+++ AUSGANGSTEXT

Predigt im Gemeindehaus in Neuendorf und in der Inselkirche in Kloster auf der Insel Hiddensee

16.08.2020

Liebe Gemeinde!

Die Nacht vom vergangenen Mittwoch auf den Donnerstag – das war die Nacht der Nächte. Wie jedes Jahr in dieser Nacht und in den Nächten davor und danach sind unzählige Sternschnuppen zu sehen. Eigentlich ist es nur die Staubspur eines Kometen, von dem nichts anderes mehr übriggeblieben ist. Aber das Licht der Sonne verleiht diesen toten Gesteinsbrocken einen himmlischen Glanz. Und es ist geheimnisvoll und anmutig zugleich, die Leichtspuren der Perseiden am Himmel zu beobachten – zumal hier auf der Insel, wo nicht so viele Lichter wie zu Hause dieses Ereignis unsichtbar machen.

Das Zerstäuben eines Kometen, das dessen Endlichkeit zum Ausdruck bringt – das ist auch der Grund dafür, dass in der Tradition immer wieder auch von Laurentiustränen gesprochen wird – nicht zuletzt deshalb, weil am 10. August der Tag des altkirchlichen Märtyrers Laurentius gefeiert wird.

Kometen, die in einzelne Meteoriten auseinanderfallen – sie erinnern daran: Das ganze Weltall unterliegt letztendlich denselben Gesetzmäßigkeiten. Am Anfang der Big Bang, der Urknall, eine unvorstellbare Energie, die sich Bahn bricht in einem sich anschließenden Prozess der Ausdehnung. Der Unterscheidung. Der Herausbildung dessen, was wir als Universum bezeichnen. Galaxien. Milchstraßensysteme. Planeten, die Sonnen umkreisen. Und in einem verschwindenden Zeitraum dieses Prozesses wird die Erde bewohnt. Vor uns längst schon. Mit uns. Und hoffentlich auch noch nach uns. Bebaut. Bewahrt. Oder auch immer wieder neu dem Risiko ausgesetzt, zerstört zu werden.

++++++

* AUFGABEN
A. Schreiben Sie den Abschnitt der Predigt oben wortgetreu ab, beginnend bei „Kometen, die in“ und endend bei „zerstört zu werden.“.
B. Beantworten Sie zur Predigt oben die folgenden Fragen:
(i) Wovon sind die Sternschnuppen laut der Predigt eigentlich nur die Staubspur?
(ii) Was verleiht den toten Gesteinsbrocken einen himmlischen Glanz?
(iii) An welchem Tag wird der Tag des Märtyrers Laurentius gefeiert?

+++ BEREITGESTELLTES MATERIAL

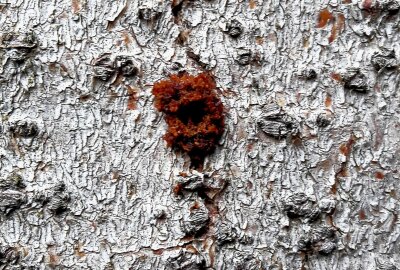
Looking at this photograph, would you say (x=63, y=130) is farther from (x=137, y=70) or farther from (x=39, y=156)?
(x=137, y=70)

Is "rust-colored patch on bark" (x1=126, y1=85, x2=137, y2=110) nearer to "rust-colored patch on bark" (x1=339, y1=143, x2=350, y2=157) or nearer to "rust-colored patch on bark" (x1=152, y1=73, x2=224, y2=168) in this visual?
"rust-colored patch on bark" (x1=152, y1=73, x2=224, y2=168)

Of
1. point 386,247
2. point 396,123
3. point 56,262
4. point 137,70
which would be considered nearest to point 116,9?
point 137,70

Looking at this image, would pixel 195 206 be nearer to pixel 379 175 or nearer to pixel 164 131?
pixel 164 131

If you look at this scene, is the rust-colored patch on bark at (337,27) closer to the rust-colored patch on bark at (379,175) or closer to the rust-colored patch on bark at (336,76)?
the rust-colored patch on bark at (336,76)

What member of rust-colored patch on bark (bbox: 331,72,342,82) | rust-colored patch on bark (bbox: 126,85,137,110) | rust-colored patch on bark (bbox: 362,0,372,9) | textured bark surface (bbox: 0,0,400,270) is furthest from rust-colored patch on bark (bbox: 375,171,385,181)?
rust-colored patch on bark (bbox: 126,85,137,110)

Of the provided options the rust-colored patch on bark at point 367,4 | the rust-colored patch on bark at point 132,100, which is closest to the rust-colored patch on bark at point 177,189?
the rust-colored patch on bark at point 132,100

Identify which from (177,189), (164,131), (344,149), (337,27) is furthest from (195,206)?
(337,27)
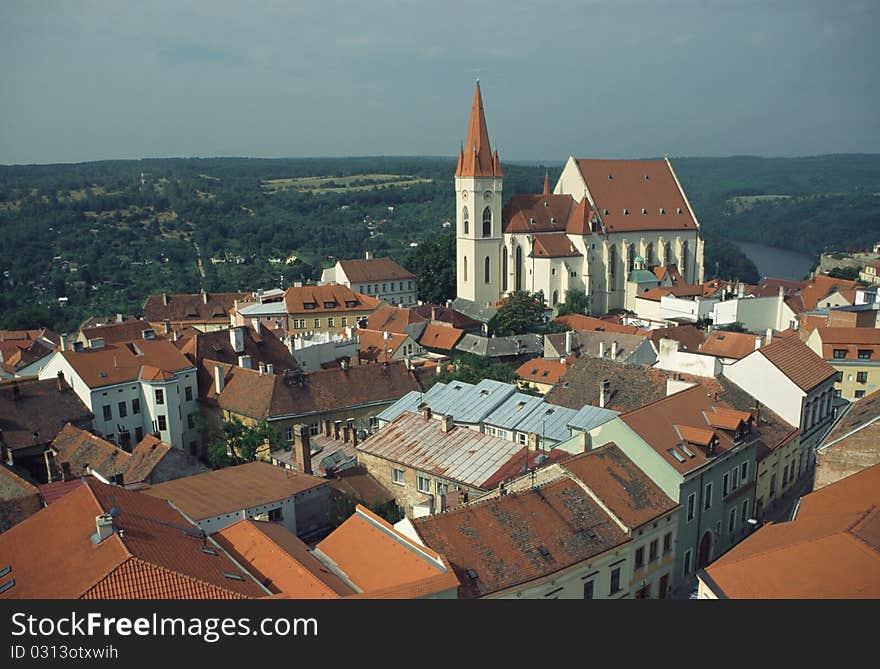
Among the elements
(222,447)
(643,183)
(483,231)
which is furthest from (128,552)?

++++++
+++ BEREITGESTELLTES MATERIAL

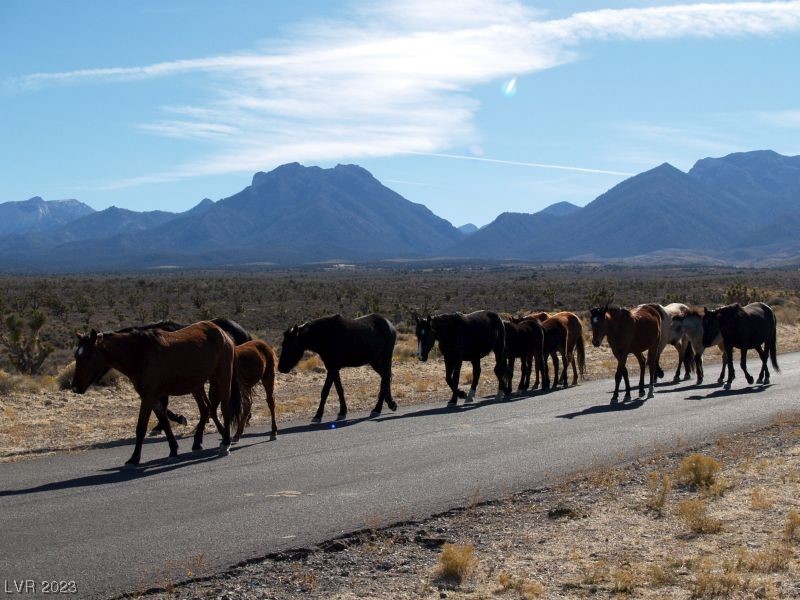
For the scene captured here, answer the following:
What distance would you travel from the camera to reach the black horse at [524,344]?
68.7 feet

++++++
+++ BEREITGESTELLTES MATERIAL

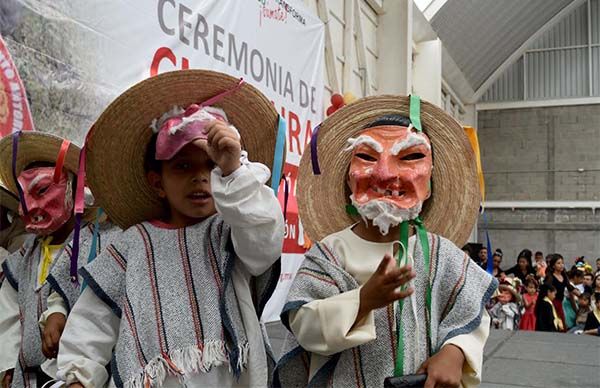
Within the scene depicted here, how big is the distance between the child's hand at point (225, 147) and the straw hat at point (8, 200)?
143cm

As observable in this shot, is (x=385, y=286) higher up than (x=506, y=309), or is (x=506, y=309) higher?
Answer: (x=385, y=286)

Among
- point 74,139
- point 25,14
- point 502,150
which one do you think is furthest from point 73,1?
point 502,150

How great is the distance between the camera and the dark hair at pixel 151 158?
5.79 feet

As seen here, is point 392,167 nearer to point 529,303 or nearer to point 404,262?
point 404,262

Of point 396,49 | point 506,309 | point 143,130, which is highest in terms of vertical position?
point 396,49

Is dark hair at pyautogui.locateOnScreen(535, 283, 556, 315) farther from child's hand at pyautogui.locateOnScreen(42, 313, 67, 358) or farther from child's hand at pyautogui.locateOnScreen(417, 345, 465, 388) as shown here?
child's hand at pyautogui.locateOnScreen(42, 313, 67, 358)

++++++

* LÖSUNGEN
A.
Kometen, die in einzelne Meteoriten auseinanderfallen – sie erinnern daran: Das ganze Weltall unterliegt letztendlich denselben Gesetzmäßigkeiten. Am Anfang der Big Bang, der Urknall, eine unvorstellbare Energie, die sich Bahn bricht in einem sich anschließenden Prozess der Ausdehnung. Der Unterscheidung. Der Herausbildung dessen, was wir als Universum bezeichnen. Galaxien. Milchstraßensysteme. Planeten, die Sonnen umkreisen. Und in einem verschwindenden Zeitraum dieses Prozesses wird die Erde bewohnt. Vor uns längst schon. Mit uns. Und hoffentlich auch noch nach uns. Bebaut. Bewahrt. Oder auch immer wieder neu dem Risiko ausgesetzt, zerstört zu werden.

B.
(i) Von einem Kometen, von dem nichts anderes mehr übriggeblieben ist.
(ii) Das Licht der Sonne.
(iii) Am 10. August.